Sinclair gesticuló de nuevo.

– Dice que va a prepararle el cuarto de los invitados.

Sinclair cogió a la niña en brazos y regresó a la sala de la que había venido mientras yo asimilaba, sorprendida, aquella inesperada demostración de hospitalidad. Al fin y al cabo, yo era una completa desconocida.

– ¿Por qué no me acompaña a la cocina? Estoy preparando un té. ¿Puedo tutearte?

– Desde luego. Y cuando dije que no tenías por qué traducir ahora, hablaba en serio. Parece que ya ibas a acostarte ¿no?
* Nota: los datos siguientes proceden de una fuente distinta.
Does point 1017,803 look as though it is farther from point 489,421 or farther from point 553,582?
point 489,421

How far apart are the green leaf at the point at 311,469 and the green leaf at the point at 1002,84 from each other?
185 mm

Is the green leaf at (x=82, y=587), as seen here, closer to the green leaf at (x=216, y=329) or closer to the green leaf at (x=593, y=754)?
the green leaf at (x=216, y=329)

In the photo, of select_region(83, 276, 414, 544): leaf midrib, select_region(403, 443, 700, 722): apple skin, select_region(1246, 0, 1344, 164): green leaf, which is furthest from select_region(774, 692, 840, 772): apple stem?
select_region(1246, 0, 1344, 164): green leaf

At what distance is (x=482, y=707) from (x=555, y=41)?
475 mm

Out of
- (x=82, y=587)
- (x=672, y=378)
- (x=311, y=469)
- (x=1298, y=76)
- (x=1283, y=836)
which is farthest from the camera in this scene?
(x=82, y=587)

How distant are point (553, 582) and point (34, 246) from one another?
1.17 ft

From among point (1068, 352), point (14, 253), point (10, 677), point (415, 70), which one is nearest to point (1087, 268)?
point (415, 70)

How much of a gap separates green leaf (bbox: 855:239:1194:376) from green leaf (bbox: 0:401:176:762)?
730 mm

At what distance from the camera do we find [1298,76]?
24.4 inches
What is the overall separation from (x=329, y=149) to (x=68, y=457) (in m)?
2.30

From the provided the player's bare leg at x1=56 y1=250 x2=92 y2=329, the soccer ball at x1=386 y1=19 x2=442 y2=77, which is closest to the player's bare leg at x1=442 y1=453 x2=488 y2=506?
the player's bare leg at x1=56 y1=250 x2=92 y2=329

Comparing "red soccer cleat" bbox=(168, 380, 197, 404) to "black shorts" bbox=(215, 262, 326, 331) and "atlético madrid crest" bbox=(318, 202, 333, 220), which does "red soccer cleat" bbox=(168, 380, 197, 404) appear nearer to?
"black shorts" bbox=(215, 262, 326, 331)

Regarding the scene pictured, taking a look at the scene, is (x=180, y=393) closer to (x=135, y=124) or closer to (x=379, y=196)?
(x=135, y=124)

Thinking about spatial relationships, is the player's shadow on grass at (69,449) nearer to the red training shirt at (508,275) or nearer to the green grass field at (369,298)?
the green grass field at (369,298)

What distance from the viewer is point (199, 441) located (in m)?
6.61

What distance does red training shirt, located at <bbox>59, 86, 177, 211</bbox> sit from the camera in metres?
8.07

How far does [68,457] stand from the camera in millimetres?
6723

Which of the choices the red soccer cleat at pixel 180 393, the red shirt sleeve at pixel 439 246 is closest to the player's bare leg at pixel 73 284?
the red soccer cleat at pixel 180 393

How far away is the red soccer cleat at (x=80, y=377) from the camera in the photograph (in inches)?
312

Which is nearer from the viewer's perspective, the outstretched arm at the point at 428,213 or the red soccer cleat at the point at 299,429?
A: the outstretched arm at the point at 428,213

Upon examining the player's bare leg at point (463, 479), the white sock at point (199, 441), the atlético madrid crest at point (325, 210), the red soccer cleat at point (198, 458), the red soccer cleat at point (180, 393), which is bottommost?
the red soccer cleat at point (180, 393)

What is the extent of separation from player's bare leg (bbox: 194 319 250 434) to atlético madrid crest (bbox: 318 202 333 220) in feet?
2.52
– No -respondió-. Estoy estudiando. He de tener listo para mañana el acto III de El mercader de Venecia. -Cogió una tetera del aparador-. Y me parece una auténtica pérdida de tiempo. Ya nadie representa esa obra, y no me extraña, porque es horriblemente antisemita. Yo creo que la lee muy poca gente. -Encendió una cerilla y la acercó al fogón. Era una cocina muy vieja.

– ¿Hace mucho que conoces a Sinclair?

– Tres años -respondió Ligieia-. Desde que llegó a Bale. Me ofrecieron ser su traductora y luego empecé las lecturas.

– ¿Las lecturas?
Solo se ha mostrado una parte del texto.